* Begin *

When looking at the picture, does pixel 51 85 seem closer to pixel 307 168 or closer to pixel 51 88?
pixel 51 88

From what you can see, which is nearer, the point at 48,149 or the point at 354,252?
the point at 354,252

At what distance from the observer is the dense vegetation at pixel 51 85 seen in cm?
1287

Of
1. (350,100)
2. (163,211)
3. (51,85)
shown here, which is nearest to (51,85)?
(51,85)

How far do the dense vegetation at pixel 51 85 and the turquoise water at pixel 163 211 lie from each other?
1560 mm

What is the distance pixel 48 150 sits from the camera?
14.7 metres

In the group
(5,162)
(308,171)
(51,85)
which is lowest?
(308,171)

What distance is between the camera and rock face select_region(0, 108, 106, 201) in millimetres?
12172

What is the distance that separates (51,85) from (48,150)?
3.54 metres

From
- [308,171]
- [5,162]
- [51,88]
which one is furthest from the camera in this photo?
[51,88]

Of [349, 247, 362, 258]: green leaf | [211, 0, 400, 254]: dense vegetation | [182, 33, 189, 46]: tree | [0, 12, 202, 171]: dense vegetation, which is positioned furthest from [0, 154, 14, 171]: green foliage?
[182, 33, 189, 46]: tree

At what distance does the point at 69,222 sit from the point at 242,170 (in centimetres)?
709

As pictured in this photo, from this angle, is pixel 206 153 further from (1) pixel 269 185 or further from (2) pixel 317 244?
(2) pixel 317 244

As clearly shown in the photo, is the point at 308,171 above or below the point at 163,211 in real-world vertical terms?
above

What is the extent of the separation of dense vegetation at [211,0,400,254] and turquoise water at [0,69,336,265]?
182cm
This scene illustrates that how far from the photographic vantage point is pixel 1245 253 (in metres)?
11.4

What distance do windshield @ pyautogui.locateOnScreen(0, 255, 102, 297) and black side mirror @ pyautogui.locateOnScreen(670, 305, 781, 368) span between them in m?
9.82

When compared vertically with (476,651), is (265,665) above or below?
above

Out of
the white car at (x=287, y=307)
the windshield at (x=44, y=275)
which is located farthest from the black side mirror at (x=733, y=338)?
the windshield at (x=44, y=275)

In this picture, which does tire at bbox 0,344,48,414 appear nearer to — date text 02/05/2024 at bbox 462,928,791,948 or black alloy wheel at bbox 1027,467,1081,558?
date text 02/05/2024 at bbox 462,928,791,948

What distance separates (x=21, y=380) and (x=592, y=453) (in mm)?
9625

* End *

## EXERCISE GOAL
Repeat the lines above exactly.

## EXERCISE RESULT
When looking at the picture, does pixel 51 85 seem closer to pixel 307 168 or closer to pixel 51 88?
pixel 51 88

From what you can see, which is nearer, the point at 48,149 or the point at 354,252?
the point at 354,252

At what distance from the observer is the dense vegetation at pixel 51 85 seen in cm?
1287

Of
1. (350,100)
2. (163,211)
3. (51,85)
shown here, which is nearest to (51,85)?
(51,85)

How far do the dense vegetation at pixel 51 85 and the turquoise water at pixel 163 211 lie from each other?
1560 mm

What is the distance pixel 48 150 sits from the camera?
14.7 metres

In the group
(5,162)
(308,171)
(51,85)
which is lowest?
(308,171)

What distance is between the camera and rock face select_region(0, 108, 106, 201) in millimetres?
12172

What is the distance that separates (51,85) from (48,150)?
3.54 metres

From
- [308,171]
- [5,162]
- [51,88]
which one is furthest from the camera in this photo?
[51,88]

Of [349, 247, 362, 258]: green leaf | [211, 0, 400, 254]: dense vegetation | [182, 33, 189, 46]: tree | [0, 12, 202, 171]: dense vegetation, which is positioned furthest from [0, 154, 14, 171]: green foliage?
[182, 33, 189, 46]: tree

At what distance does the point at 69,222 sit from the point at 242,170 (in centimetres)?
709

As pictured in this photo, from this angle, is pixel 206 153 further from (1) pixel 269 185 or further from (2) pixel 317 244?
(2) pixel 317 244

As clearly shown in the photo, is the point at 308,171 above or below the point at 163,211 in real-world vertical terms?
above

What is the extent of the separation of dense vegetation at [211,0,400,254] and turquoise water at [0,69,336,265]?
182cm
This scene illustrates that how far from the photographic vantage point is pixel 1245 253 (in metres)?
11.4

What distance do windshield @ pyautogui.locateOnScreen(0, 255, 102, 297) and black side mirror @ pyautogui.locateOnScreen(670, 305, 781, 368) span between them in m?
9.82

When compared vertically with (476,651), is (265,665) above or below?
above

Out of
the white car at (x=287, y=307)
the windshield at (x=44, y=275)
which is located farthest from the black side mirror at (x=733, y=338)?
the windshield at (x=44, y=275)

In this picture, which does tire at bbox 0,344,48,414 appear nearer to — date text 02/05/2024 at bbox 462,928,791,948 or black alloy wheel at bbox 1027,467,1081,558?
date text 02/05/2024 at bbox 462,928,791,948

What distance separates (x=21, y=380) and (x=592, y=453) (in mm)?
9625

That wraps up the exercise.